Tant de joyaux, tant de nouveautez belles,
Tant de presens, tant de beautez nouvelles,
Brief, tant de biens que nous voyons florir.
Un mesme jour les faict naistre et mourir !
Dont nous, humains, à vous, dame Nature,
Plaincte faisons de ce que si peu dure
Le port des fleurs, et que, de tous les dons
Que de voz mains longuement attendons
Pour en gouster la jouissance deue,
A peine, las, en avons nous la veue.

Des roses l’aage est d’autant de durée,
Comme d’un jour la longueur mesurée ;
Dont fault penser les heures de ce jour
Estre les ans de leur tant brief séjour,
Qu’elles sont jà de vieillesse coulées
Ains qu’elles soient de jeunesse accollées.

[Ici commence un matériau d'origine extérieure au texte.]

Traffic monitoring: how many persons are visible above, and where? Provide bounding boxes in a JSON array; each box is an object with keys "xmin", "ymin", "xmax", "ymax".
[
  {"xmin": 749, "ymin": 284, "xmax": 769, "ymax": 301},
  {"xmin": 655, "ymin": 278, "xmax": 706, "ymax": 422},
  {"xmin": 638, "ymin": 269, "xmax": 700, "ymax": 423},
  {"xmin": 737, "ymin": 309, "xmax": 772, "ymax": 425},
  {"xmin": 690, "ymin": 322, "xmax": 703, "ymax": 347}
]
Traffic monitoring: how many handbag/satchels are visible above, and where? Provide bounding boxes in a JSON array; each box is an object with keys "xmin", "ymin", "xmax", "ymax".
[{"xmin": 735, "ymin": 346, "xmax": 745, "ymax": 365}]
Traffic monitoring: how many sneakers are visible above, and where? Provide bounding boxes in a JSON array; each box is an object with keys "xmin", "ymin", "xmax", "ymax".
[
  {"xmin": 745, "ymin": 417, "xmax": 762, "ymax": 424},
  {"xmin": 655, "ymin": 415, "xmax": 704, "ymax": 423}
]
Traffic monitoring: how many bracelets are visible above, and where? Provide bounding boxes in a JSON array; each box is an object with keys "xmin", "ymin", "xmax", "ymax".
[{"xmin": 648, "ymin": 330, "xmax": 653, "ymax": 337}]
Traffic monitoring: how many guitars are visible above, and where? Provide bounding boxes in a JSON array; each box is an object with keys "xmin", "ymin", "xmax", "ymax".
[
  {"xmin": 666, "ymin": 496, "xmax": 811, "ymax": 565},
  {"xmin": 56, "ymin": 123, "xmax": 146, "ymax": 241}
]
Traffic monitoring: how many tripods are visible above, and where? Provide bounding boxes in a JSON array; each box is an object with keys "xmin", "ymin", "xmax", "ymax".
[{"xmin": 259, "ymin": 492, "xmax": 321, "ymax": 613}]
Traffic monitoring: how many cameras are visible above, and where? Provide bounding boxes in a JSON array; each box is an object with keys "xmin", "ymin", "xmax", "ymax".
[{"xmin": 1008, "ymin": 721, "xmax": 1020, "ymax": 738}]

Celle qu’hyer le soleil regardoit
De si bon cueur que son cours retardoit
Pour la choisir parmy l’espaisse nue.
Du soleil mesme a esté mescongnue
A ce matin, quand plus n’a veu en elle
Sa grand’beauté qui sembloit éternelle.

Or, si ces fleurs, de grâces assouvyes,
Ne peuvent pas estre de longues vies
(Puisque le jour, qui au matin les painct,
Quand vient le soir leur oste leur beau tainct,
Et le midy, qui leur rit, leur ravit),
Ce neantmoins, chascune d’elles vit
Son aage entier. Vous donc, jeunes fillettes,
Cueillez bientost les roses vermeillettes,
A la rosée, ains que le temps les vienne
A desseicher ; et, tandis, vous souvienne
Que ceste vie, à la mort exposée.
Se passe ainsi que roses ou rosée.

(Œuvres, etc. ; 1544.)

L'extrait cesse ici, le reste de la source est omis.